Das ewige Referendum
Warum die Lancierung eines zweiten Referendums gegen das Covid-19-Gesetz keine gute Idee ist und wozu es trotzdem nützen könnte.
Die Lancierung eines zweiten Referendums gegen das Covid-19 Gesetz, d.h. gegen die im April in Kraft getretenen Änderungen, halte ich nicht für eine gute Idee. Ein Referendum braucht triftige Gründe:
- Man will ein Gesetz verhindern und hat reelle Chancen auf einen Abstimmungssieg. Das ist der Normalfall.
- Man verfolgt ein anderes Ziel, wozu ein Referendum das geeignete Mittel ist. Ein Ziel könnte zum Beispiel die Sammlung und Organisation von Menschen mit ablehnender Haltung sein.
- Prinzipielle Gründe, z.B. dass über ein wichtiges Gesetz überhaupt debattiert wird.
Keiner dieser Gründe trifft zu. Ein Abstimmungssieg ist unwahrscheinlich. Die Sammlung von kritischen Menschen hat mit dem ersten Referendum bereits stattgefunden, ebenso eine Art Debatte.
Doch die Risiken sind nicht unerheblich: Die Sammelkraft der Bewegung könnte überfordert werden, das Referendum gar scheitern. Die Abstimmung wird höchstwahrscheinlich verloren gehen. Das zweite Referendum bindet während eines knappen Jahres politische Kräfte, die anderweitig besser genutzt werden können.
Zudem fixiert das zweite Referendum die kritische Bewegung als Nein-Sager. Bei den beiden Referendumskomitees, der jungen SVP und dem Netzwerk Impfentscheid kann es einem egal sein: Wer A sagt, muss B sagen.
Aber bei den Verfassungsfreunden ist es problematisch: Sie werden durch ewige Referenden – dasjenige gegen das Mediengesetz ist beschlossene Sache – als chronische Fundamental-Gegner der Regierung wahrgenommen und nicht als Freunde der Verfassung.
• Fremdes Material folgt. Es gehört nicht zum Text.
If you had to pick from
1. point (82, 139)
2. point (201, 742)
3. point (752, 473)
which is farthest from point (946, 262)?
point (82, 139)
Die Illusion der Veto-Macht ist trügerisch. Oder einfach ausgedrückt: Wer Erfolg haben will, muss gelegentlich einen Erfolg verbuchen – und seine Ziele entsprechend wählen. Lieber hie und da ein weniger ambitiöses Ziel ins Visier nehmen und es dafür erreichen.
Die Rechnung, nach der eine Mehrheit gegen die neusten Erweiterungen des Covid-19-Gesetzes sind (hier Details), ist nämlich ohne den Wirt gemacht. Und er, d.h. der Bundesrat, wird das Menu erst noch servieren. Bis zur Abstimmung hat er noch reichlich Zeit, sich etwas einfallen zu lassen.
Der einfachste und sicherste Trick wäre eine Abstimmung im Winter. Dann werden Hochrechnungen über die neuesten Varianten schon für das vom Bundesrat gewünschte Resultat sorgen.
Das Sympathische am zweiten Referendum ist, dass es ein bisschen naiv ist. Entschlossene Bürgerinnen und Bürger mit dem Glauben an die direkte Demokratie versuchen, die Bastion aus Bundesrat, Verwaltung, Medien und Justiz zu schleifen! Dazu reicht Hartnäckigkeit nicht. Dazu braucht es entweder Schlauheit oder die Art von rücksichtsloser Cleverness, die auf unserer Seite des Corona-Grabens glücklicherweise nicht vorhanden ist.
Für einen Punkt in diesem ungleichen Kampf könnte das zweite Referendum allerdings gut sein. Man könnte es, wenn es zustande kommt, gegen das Versprechen des Bundesrates zurückziehen, das Gesetz wie vorgesehen Ende Jahr auslaufen zu lassen.
Das wird der Bundesrat natürlich nicht tun und damit gleichzeitig signalisieren, dass er noch länger mit Notrecht-Kompetenzen regieren will. Gegen die Verlängerung und alle weiteren Änderungen wird man dann ewig Referenden ergreifen können. Undsoweiter. Bis es keine Viren mehr gibt auf der Welt. Oder keine schlechten Gesetze. Oder keine Regierung. Die Gegner werden sich bis dann längst aufgelöst haben, zermürbt, desillusioniert
Was wäre die Alternative? Buckminster Fuller hat einen vielzitierten Vorschlag: «Man verändert nie etwas, indem man die bestehende Realität bekämpft. Um etwas zu verändern, baut man ein neues Modell, das das bestehende Modell obsolet macht.»
Konkret: Die kritische Kraft in eine konstruktive politische Energie transformieren. Es gibt noch so viel Gutes, das auf der Welt entstehen kann, dass es schade ist, die Energie im Widerstand zu vergeuden. Die nächste Schweiz ist möglich.